I'm not a big fan of capitalism -- not because it doesn't work, but because it works marvelously for a small group of people, works passably for a larger group of people, and completely screws everybody else. The legacy of colonialism and exploitation in the West means that we've been able to gank the system so that the first two groups are overrepresented in our sample. Capitalist nations are prosperous not because capitalism works universally but because we've been able to make capitalism work in our favor at the expense of others.
Poverty is a very real problem, even in America, but it's easy to point to places in the world that are much worse and say "See? Our way is better!" -- only because we've been able to essentially offshore the lower strata. The capitalist system demands a continuum of relative wealth, and our ability over the past couple of centuries to make sure that the bottom of the heap exists somewhere else is hardly a credit to the system itself which -- in case this isn't obvious -- is structurally unjust. The figure of wealth is only meaningful to us against a ground of poverty.
Defenders of capitalism will point out that wealth is not a zero-sum game, and they're right; however, this defense conveniently ignores the nature of market economies, especially with floating point currency. Wealth is relative, and this requires winners and losers. For some to be rich, others must be poor as a point of comparison. "A rising tide lifts all boats," but this ignores the people slaving away at the bottom of the boats, languishing below the water line regardless of how high the tide might be. The implicit promise -- that allowing some to be ridiculously wealthy is good for all of us -- has failed to materialize. Trickle down, my ass.

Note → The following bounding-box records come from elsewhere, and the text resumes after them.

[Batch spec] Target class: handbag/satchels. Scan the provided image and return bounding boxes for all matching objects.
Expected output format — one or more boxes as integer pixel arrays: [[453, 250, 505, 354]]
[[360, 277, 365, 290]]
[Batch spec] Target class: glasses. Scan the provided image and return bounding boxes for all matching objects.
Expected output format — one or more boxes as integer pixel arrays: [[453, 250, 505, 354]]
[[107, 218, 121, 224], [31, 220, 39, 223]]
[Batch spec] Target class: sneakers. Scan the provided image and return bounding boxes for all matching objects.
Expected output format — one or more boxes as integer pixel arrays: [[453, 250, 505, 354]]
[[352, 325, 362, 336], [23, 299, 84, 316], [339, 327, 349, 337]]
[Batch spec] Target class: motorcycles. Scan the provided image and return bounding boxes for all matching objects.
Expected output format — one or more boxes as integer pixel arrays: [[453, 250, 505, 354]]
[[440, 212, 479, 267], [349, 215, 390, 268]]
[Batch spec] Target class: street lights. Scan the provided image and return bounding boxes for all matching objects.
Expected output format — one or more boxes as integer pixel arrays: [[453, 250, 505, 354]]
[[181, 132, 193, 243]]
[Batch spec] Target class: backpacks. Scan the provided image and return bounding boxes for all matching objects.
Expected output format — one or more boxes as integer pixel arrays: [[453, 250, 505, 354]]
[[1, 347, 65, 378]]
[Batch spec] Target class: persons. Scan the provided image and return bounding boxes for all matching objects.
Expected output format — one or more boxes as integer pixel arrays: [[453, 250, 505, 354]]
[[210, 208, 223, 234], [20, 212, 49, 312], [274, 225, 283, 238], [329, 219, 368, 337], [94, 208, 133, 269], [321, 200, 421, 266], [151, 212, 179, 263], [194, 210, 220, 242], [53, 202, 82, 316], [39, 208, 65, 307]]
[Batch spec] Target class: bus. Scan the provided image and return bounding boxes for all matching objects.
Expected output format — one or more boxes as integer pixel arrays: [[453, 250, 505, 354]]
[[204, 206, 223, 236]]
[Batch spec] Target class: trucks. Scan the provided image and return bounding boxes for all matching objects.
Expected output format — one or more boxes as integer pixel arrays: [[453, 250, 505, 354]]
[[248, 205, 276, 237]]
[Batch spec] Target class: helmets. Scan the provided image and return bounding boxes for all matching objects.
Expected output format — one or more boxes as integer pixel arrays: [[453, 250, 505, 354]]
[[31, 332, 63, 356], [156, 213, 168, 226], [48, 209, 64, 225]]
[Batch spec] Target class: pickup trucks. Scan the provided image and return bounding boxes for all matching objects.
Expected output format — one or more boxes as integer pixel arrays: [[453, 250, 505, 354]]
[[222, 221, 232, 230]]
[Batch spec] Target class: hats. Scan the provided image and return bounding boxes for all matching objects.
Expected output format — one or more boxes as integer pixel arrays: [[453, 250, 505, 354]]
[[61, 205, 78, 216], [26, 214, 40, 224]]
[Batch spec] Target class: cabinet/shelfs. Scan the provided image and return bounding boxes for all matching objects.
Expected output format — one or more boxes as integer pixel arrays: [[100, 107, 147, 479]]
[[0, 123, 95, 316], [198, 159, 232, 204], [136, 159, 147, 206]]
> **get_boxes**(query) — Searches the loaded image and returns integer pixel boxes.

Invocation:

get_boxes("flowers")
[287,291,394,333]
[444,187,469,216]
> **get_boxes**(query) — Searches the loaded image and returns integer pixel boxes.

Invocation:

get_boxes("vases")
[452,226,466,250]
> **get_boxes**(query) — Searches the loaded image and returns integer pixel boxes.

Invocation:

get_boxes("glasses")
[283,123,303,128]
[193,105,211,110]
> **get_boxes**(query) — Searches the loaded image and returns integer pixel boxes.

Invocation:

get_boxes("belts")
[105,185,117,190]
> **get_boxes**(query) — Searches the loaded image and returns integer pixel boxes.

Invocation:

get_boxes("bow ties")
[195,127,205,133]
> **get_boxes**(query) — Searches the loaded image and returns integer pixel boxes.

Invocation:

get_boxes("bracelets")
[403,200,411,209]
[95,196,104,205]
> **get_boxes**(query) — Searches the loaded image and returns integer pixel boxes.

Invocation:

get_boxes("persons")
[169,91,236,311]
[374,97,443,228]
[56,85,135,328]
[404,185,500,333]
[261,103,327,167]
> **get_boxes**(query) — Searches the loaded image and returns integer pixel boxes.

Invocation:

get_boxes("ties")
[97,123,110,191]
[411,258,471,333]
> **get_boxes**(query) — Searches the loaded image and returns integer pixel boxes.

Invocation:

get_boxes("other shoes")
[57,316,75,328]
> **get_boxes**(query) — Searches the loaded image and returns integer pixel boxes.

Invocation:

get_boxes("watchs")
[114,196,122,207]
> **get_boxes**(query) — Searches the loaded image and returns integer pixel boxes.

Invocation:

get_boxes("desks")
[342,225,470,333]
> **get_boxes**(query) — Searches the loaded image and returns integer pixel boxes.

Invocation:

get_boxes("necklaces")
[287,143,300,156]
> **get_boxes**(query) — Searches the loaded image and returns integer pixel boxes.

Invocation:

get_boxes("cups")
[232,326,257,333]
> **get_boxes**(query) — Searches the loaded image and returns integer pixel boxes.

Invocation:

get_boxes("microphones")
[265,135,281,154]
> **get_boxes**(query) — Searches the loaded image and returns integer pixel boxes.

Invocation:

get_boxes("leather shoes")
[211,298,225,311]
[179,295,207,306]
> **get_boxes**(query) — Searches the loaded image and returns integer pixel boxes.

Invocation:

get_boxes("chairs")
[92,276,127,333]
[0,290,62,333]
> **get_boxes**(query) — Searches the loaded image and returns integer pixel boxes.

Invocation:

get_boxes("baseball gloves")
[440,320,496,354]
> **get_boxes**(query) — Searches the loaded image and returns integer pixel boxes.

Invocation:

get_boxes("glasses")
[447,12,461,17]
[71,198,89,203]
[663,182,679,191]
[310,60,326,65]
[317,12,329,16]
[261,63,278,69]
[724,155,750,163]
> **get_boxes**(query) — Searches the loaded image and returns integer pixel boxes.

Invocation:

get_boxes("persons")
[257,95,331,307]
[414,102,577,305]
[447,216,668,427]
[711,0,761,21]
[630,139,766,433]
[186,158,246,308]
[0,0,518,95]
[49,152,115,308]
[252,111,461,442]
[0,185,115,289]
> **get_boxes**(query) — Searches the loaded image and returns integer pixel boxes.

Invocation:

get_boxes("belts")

Capitalism purports to be a meritocracy. It is supposed to favor the industrious, the virtuous, the strong. It is the grotesque love-child of Nietzsche and (Weber's) Calvin in which the Übermenschen are characterized by the Protestant work ethic. But that's not what happens. Capitalism favors those who already have capital, or who are either lucky or smart enough to work the system to get it. By way of a very simple example, I can inherit a million dollars, invest it at 10 percent, and make six figures by doing nothing. My money "works" for me. I do not have to be virtuous, industrious, or even very smart. And the issue here is not inheritance, it's that I can make money just by having money.
Or I can be hard-working and intelligent, but born into poverty and not manage to be one of the fortunate Horatio Alger rags-to-riches stories. How many kids have to not make it out of the projects for us to celebrate the one kid who does? It is precisely because such a one is an exception that the story is compelling to us. More to the point, perhaps: someone can work in finance, creating new ways for people with money to get more money simply by having money and make ten or even a hundred times what someone with comparable intelligence and self-motivation might make teaching first graders how to read. Capitalism makes these scenarios possible. It guarantees that such scenarios are possible. Attempts to cover this up or explain this away are just so much capitalist theodicy.
Inasmuch as capitalism is the economic sea we're swimming in, I don't fault people, nor do I feel guilty myself, for treading water or even paddling a little bit. We're all complicit -- all have sinned and fallen short of the glory of God, so to speak -- and one of the salient features of global capitalism is that there is effectively no outside. Everything's for sale, and even resistance is commodified. Some people's response is to duck below the radar as much as possible, to live in the negative space of empire. Some of them have books you can buy on Amazon. I'm not saying they're hypocrites; I'm just pointing out that there is no outside. No matter how much you might be able to go off the grid personally, there's something about the movement you're a part of, or what you stand for, that's eventually going to make someone some money.